Le Kremlin a déployé un réseau de recrutement trompeur en Amérique Latine qui promet des emplois bien rémunérés dans des secteurs civils et finit par envoyer les recrutés au front en Ukraine, selon une analyse publiée ce samedi par Infobae.
Cuba, le Mexique et la Colombie figurent parmi les principaux foyers de cette opération, qui s'étend également au Pérou, à la Bolivie et au Salvador.
Le mécanisme est systématique : des annonces sur les réseaux sociaux — en particulier Facebook — offrent des postes de maçon, cuisinier, agent de sécurité ou transporteur avec des salaires variant entre 2 500 et 3 500 dollars par mois, des primes de dizaines de milliers de dollars et, dans certains cas, la citoyenneté russe.
Le reportage explique qu'à leur arrivée à Moscou, les recrues sont confrontées à une réalité radicalement différente : on leur confisque les passeports, on leur remet des uniformes militaires et on les envoie au front, sans que les avantages promis ne se concrétisent.
Au Mexique, des pages Facebook telles que «Global Talent Security» et «Grupo Avant» ont été identifiées comme des canaux de recrutement.
La deuxième a été éliminée après avoir été documentée par le journal La Crónica. L'ambassade mexicaine en Russie avait enregistré 14 cas clôturés de citoyens rapatriés et deux cas ouverts liés à ce schéma.
La Colombie représente un autre foyer prioritaire pour le Kremlin. L'existence d'une large population d'anciens combattants démunis et au chômage, après des décennies de conflit armé interne, a transformé le pays en terre fertile pour les promesses russes : un salaire mensuel de 3 500 dollars, une prime de 35 000 dollars et la citoyenneté ; mais en pratique, aucune de ces conditions n'a été respectée.
Cuba est, cependant, le cas le plus grave de la région.
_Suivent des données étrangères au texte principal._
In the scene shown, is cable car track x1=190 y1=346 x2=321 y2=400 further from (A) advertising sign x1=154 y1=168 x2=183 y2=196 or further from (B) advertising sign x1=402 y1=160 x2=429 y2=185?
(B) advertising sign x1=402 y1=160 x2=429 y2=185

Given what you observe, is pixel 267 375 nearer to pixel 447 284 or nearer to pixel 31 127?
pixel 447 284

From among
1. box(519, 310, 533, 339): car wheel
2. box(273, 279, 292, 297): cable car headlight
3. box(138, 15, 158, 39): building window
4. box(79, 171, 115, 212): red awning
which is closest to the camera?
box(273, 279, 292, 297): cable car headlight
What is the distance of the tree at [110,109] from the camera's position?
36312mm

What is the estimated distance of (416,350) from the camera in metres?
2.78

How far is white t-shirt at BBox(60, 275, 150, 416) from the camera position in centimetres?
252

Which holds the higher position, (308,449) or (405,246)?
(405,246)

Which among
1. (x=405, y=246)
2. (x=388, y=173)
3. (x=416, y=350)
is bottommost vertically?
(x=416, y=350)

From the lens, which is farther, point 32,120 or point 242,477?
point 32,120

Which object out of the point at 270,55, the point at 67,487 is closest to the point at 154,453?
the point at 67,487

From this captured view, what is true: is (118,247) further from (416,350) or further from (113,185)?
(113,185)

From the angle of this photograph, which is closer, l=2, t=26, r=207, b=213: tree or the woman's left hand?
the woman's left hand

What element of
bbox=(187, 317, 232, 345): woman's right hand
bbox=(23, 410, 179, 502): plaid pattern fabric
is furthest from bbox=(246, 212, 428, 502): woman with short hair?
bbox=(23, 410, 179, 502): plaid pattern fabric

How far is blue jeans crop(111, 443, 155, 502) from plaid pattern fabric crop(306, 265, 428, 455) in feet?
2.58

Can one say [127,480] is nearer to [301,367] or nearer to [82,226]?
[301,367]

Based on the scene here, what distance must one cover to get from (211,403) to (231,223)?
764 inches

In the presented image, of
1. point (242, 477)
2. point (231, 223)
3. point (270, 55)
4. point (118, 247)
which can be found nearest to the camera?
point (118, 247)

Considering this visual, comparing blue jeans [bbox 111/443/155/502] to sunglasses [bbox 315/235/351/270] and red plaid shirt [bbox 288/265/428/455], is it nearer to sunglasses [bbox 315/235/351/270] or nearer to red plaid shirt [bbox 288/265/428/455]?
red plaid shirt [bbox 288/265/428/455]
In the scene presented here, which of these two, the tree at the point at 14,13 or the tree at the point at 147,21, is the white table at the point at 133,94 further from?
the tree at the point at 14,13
La Russie a commencé à utiliser des mercenaires cubains depuis 2023, attirée par leur formation militaire soviétique, leur familiarité avec l'armement russe et le coût politique nul que cela représente pour le Kremlin : personne à Moscou ne rend de comptes pour la mort de soldats étrangers.
En 2025, le nombre estimé de Cubains combattant pour la Russie a atteint 20 000 soldats, selon le renseignement militaire ukrainien, avec des projections selon lesquelles l'île pourrait même dépasser le contingent nord-coréen.
Le paquet proposé aux Cubains — 2 000 dollars par mois, la citoyenneté russe et 15 jours de vacances tous les six mois — n'a été que partiellement respecté par le Kremlin, ce qui a entraîné des défections et du mécontentement parmi les recrues.
«Les jeunes Cubains qui se sont enrôlés dans les rangs russes ont cru aux promesses d'argent et de bien-être pour leurs familles sur l'île, mais n'ont trouvé que la mort, la tromperie et le déshonneur», souligne l'analyse.
Les conséquences sont mortelles. Au 28 janvier 2026, l'Ukraine avait identifié au moins 93 Cubains morts au combat, tandis que le régime cubain garde un silence officiel sur les chiffres et nie toute participation au recrutement.
La communauté internationale a commencé à répondre. Un rapport conjoint de la FIDH, Truth Hounds et la KIBHR, publié en avril 2026, a conclu que la Russie a recruté au moins 27 000 citoyens étrangers de plus de 130 pays depuis février 2022, et que ce schéma correspond à la définition de la traite des êtres humains selon le Protocole de Palerme.
En mai 2026, le Royaume-Uni a sanctionné la Cubaine Dayana Echemendía Díaz, résidente à Ryazan, pour son rôle dans le recrutement trompeur de compatriotes, avec gel d'avoirs et interdiction de voyage.
En juillet 2026, l'Union Européenne a exigé du régime cubain qu'il rompe ses liens avec la Russie, dans une pression diplomatique que La Havane a jusqu'à présent ignorée.
«Le régime russe profite du besoin et du désespoir qui règnent à Cuba et dans d'autres pays», conclut l'analyse de Infobae.
«On leur a promis monts et merveilles, mais ils n'ont trouvé qu'un enfer sur une terre étrangère.» conclut.